VPN Solutions

Regardless of which protocols you use for VPN, you must implement your choice in some software/hardware configuration. Many operating systems have built-in VPN server and client connections. These are generally fine for small office or home situations. However, they might not be adequate for larger scale operations in which multiple users connect via VPN. For those situations, a dedicated VPN solution might be necessary.

Cisco Solutions

Cisco offers VPN solutions, including a module that can be added to many of their switches and routers to implement VPN services. It also offers client-side hardware that is designed to provide an easy-to-implement yet secure client side for the VPN.

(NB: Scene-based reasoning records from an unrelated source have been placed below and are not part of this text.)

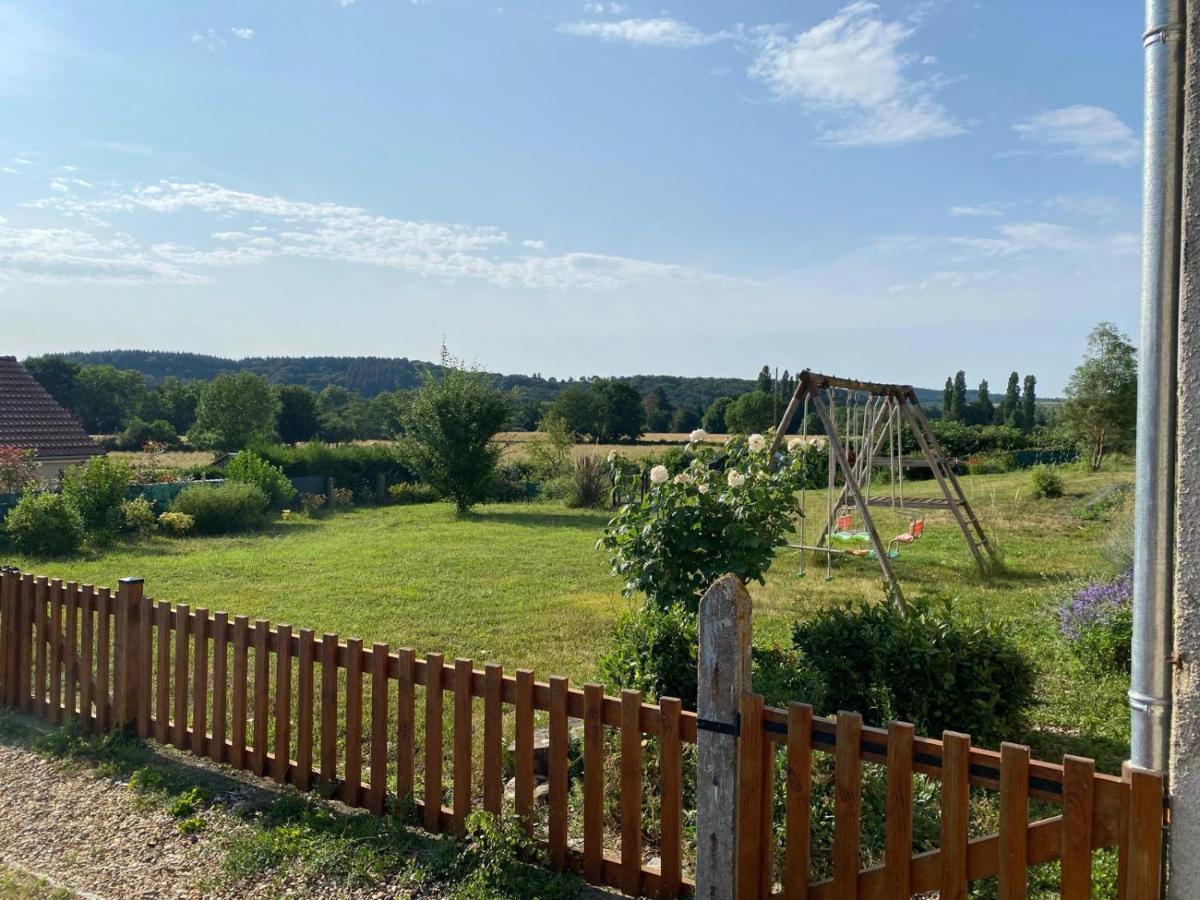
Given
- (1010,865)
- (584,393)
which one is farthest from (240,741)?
(584,393)

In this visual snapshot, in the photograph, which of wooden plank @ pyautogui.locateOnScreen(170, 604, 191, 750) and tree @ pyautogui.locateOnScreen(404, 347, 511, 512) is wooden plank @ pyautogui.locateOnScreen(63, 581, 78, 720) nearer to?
wooden plank @ pyautogui.locateOnScreen(170, 604, 191, 750)

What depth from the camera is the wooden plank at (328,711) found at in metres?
3.99

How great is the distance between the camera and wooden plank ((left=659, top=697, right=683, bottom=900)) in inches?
125

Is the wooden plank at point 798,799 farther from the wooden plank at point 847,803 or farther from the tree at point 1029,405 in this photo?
the tree at point 1029,405

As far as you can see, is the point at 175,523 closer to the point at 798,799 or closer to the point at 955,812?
the point at 798,799

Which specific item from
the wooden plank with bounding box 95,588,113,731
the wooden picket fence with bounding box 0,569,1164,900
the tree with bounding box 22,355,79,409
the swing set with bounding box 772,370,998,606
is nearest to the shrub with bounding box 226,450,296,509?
the swing set with bounding box 772,370,998,606

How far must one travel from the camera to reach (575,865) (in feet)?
11.3

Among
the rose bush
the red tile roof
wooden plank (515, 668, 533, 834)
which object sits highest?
the red tile roof

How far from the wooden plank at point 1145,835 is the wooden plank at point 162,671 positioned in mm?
4449

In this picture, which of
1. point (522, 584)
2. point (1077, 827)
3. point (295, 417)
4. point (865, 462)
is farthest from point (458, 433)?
point (295, 417)

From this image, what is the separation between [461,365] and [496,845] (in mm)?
17886

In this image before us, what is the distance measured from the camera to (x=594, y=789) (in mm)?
3365

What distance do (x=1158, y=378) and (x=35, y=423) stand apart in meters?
21.6

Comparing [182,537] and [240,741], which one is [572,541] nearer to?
[182,537]
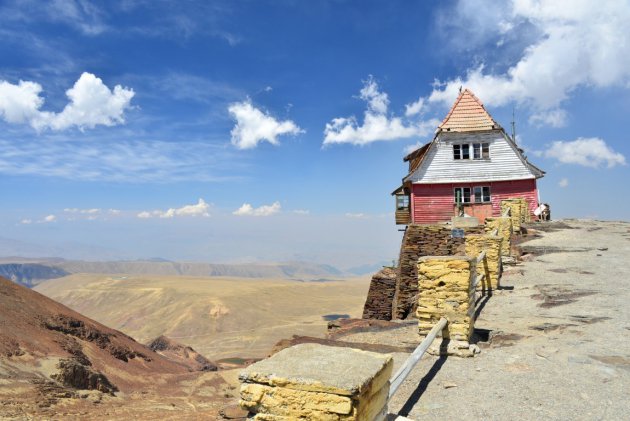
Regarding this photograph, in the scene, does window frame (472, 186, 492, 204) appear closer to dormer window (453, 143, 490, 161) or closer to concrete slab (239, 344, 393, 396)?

The main advantage of this solution is that it incorporates seamlessly with other Cisco products. Administrators using a Cisco firewall or Cisco router might find this solution to be preferable. However, this solution might not be right for those not using other Cisco products and those who do not have knowledge of Cisco systems. However, many attractive specifications for this product include the following:

• It can use 3DES encryption (an improved version of DES). But AES is preferred and strongly recommended.

• It can handle packets larger than 500 bytes.

• It can create up to 60 new virtual tunnels per second, a good feature if a lot of users might be logging on or off.

Openswan

The Openswan product (www.openswan.org/) is an open source VPN solution available for Linux operating systems. As an open source product, one of its biggest advantages is that it is free. Openswan uses IPSec, making it a highly secure VPN solution.

Openswan supports either remote users logging on via VPN, or site-to-site connections. It also supports wireless connections. However, it does not support NAT (network address translation, the new alternative to proxy servers).